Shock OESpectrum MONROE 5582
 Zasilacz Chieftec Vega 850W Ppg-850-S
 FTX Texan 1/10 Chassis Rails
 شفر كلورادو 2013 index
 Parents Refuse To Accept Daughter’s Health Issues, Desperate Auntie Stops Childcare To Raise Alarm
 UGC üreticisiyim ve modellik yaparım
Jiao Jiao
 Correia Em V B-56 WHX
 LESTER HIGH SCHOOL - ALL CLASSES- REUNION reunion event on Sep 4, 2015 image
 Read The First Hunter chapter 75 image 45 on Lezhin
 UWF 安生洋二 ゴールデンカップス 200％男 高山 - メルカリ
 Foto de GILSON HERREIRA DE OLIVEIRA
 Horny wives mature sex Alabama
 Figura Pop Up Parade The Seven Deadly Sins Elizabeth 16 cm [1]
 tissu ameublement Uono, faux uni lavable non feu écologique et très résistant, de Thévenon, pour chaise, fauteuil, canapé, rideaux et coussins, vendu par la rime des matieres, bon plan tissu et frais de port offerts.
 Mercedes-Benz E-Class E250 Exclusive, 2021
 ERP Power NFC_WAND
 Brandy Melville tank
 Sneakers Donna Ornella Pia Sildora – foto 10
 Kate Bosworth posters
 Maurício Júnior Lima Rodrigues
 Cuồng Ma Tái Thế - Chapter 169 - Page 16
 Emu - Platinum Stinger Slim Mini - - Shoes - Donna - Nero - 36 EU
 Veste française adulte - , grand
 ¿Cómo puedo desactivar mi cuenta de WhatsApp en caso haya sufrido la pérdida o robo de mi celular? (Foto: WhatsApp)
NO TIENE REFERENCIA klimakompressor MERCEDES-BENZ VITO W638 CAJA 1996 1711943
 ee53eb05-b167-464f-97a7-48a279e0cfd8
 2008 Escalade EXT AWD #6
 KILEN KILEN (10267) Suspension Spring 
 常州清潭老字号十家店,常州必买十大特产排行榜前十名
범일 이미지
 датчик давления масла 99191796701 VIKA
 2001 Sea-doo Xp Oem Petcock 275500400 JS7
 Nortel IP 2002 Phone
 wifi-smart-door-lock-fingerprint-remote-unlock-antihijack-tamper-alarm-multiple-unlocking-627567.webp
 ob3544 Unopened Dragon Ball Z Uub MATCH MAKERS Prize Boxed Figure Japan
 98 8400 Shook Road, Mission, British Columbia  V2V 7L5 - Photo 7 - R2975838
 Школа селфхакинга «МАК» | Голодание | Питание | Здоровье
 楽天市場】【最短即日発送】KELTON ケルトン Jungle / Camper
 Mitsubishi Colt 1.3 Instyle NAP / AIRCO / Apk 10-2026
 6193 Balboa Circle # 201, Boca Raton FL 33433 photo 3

* _TASK ITEM_
Collect every line of the entries above that contains the word "Donna", matching its capitalization.

* _YOUR RESPONSE_
 Sneakers Donna Ornella Pia Sildora – foto 10
 Emu - Platinum Stinger Slim Mini - - Shoes - Donna - Nero - 36 EU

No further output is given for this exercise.